In an editorial that ran on Monday, the Times took up the laudable task of defending the administration’s plans to substantially enhance the procedural safeguards associated with the annual review board process for GTMO detainees. All to the good if you ask me. Inexplicably, however, the editorial seeks to bolster the case for the proposed changes by giving an utterly misleading impression of the legal status quo at GTMO. It’s really quite bizarre, though not unprecedented.
The problem is that the editorial seems at pains to depict GTMO and detention policy as things stood circa spring 2004 or earlier. The detainees are in a “legal limbo,” the editors claim, giving the uninformed reader little reason to suspect the following:
– that detainees have had the right to seek habeas relief in federal court since 2008 (though as I note below the editors do offer an obscure reference in that direction late in the editorial)
– that many detainees have actually prevailed in the habeas process
– that from 2005 to 2008, detainees had a right to judicial review in the D.C. Circuit Court of Appeals (though the process was much less robust than habeas has turned out to be, and though only the Uighurs ever got anywhere under that system as other detainees concentrated on pursuing the right to file habeas petitions)
– and, last but not least, that an annual “administrative review board” system for reconsideration of the need for continued detention already has been operating since 2005, and thus that the issue at hand is whether to substantially enhance the procedures associated with that review rather than invent the idea of annual re-screening from scratch (in fairness, the editors do offer an indirect reference to the existing system mid-way through the editorial).

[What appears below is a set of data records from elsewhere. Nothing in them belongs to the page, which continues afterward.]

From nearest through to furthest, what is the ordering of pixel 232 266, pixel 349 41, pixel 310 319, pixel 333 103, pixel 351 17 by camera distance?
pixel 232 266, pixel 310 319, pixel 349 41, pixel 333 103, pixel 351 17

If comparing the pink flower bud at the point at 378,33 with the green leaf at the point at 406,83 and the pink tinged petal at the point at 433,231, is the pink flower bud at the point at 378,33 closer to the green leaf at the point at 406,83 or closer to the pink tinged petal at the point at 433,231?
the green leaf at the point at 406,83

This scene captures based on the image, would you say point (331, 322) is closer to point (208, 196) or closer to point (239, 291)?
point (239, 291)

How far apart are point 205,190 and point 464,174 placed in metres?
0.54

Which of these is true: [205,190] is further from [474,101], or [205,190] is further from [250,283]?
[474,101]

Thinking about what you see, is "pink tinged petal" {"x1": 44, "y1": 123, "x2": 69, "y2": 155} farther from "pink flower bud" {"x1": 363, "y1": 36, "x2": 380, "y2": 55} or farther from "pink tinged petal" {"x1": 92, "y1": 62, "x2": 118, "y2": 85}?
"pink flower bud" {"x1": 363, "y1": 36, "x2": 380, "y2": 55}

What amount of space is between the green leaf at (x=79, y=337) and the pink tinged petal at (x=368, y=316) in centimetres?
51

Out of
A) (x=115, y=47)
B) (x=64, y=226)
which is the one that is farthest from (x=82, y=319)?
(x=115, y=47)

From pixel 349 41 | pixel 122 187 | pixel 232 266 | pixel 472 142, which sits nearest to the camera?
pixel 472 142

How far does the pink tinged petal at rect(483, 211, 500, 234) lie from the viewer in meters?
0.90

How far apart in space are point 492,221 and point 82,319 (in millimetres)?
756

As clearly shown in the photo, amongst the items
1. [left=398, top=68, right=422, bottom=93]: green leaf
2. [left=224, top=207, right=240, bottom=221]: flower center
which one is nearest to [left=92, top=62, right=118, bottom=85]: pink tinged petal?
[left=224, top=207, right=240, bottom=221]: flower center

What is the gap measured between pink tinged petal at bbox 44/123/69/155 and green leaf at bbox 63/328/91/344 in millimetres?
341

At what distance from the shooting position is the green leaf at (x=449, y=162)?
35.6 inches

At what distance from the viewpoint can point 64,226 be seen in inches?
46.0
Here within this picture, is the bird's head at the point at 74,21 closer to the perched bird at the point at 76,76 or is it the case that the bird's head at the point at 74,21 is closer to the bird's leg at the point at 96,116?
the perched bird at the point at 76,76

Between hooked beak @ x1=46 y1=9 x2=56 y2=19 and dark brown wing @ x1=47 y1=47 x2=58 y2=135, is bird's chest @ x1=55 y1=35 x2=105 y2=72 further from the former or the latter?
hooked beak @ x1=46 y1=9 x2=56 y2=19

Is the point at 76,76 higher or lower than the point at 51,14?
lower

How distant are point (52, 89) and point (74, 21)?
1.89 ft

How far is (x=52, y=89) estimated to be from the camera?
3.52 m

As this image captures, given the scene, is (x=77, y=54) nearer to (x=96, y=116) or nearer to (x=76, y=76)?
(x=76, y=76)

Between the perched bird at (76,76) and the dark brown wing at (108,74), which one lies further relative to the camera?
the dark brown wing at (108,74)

Judge for yourself by reading the whole thing, and asking what an uninformed reader might assume about the status quo. For what it is worth, here are the lines that jumped out at me, with my objections explained after each:
After more than a year of review, the Obama administration is preparing an executive order intended to resolve the situation of four dozen prisoners in the prison there who are caught in a legal limbo: they cannot be freed because they are considered a potentially serious terrorist threat, and they cannot be tried because the evidence against them is classified or was improperly obtained, often through torture.
This is an obvious place to note that no one would be so held without first have the opportunity to fully and fairly litigate the government’s legal and factual case for detention before a federal judge, with counsel, discovery rights, and all the other accoutrements of the post-Boumediene habeas system. The Times could have and should have argued instead that some number of detainees have lost in the habeas process (and more will surely lose in the months ahead), that these detainees accordingly face the prospect of detention so long as the elected branches take the position that hostilities continue, and that the existing annual review system ought to be made more robust procedurally. Perhaps that makes the status quo sound insufficiently dire?
The editorial continues:
The proposed order could give these prisoners a form of legal representation and a system to review their cases.
Of course the detainees for years now have had legal representation and a system to review their cases. Wasn’t that the point of Boumediene? The editors no doubt primarily aim in this sentence to highlight the point that the administration is proposing to enhance the rigor of the existing annual review process by adding a right to counsel, among other things. They should have just said so. Again, though, that would dilute the editors’ narrative of a sharp break with the “Bush administration’s many violations of international law” at GTMO.
Now, to be fair, the editorial does at least hint at the current existence of an annual review board system. Four paragraphs in, they note that the proposed system’s right to counsel is a “change from the Bush Administration’s policy of allowing [detainees] only a ‘personal representative,’ who was unable to help them make the case for release.” Lay readers presumably would realize at that point that something already exists by way of annual re-screening. They’d still be unaware of habeas review unless they already knew of it, however, unless this subsequent passage clued them in:
These endless detentions clashed with the most basic legal protections of the Constitution. But judges have upheld them because of the public-safety issues involved.
This is as close as the editors get to noting the existence of robust habeas review for GTMO detainees. I doubt most lay readers would follow the reference, though. And talk about a grudging acknowledgment in any event. The editors blithely assert the fundamental unconstitutionality of military detention. We’ve seen that before; Ben called them out on the same point in an October editorial. So this time around there is a qualifier sentence noting that judges “have upheld” the detentions, which would be fair enough except for the finely-parsed phrase “because of the public-safety issues involved.” What an interesting way to describe the avalanche of habeas rulings confirming that the government has authority to detain in at least some circumstances pursuant to the 9/18/01 AUMF. The description isn’t obviously wrong, of course, but the sentence as a whole conveys a sense that judges have somehow only reluctantly upheld detention authority out of a sense of emergent necessity.
Does this nonetheless suffice to avoid Ben’s dead-on argument from October, to the effect that the Times has an obligation to be more candid in conceding that the courts have accepted the legality of detention? Taken in isolation, perhaps. But I’m much less sure when one considers the editorial as a whole.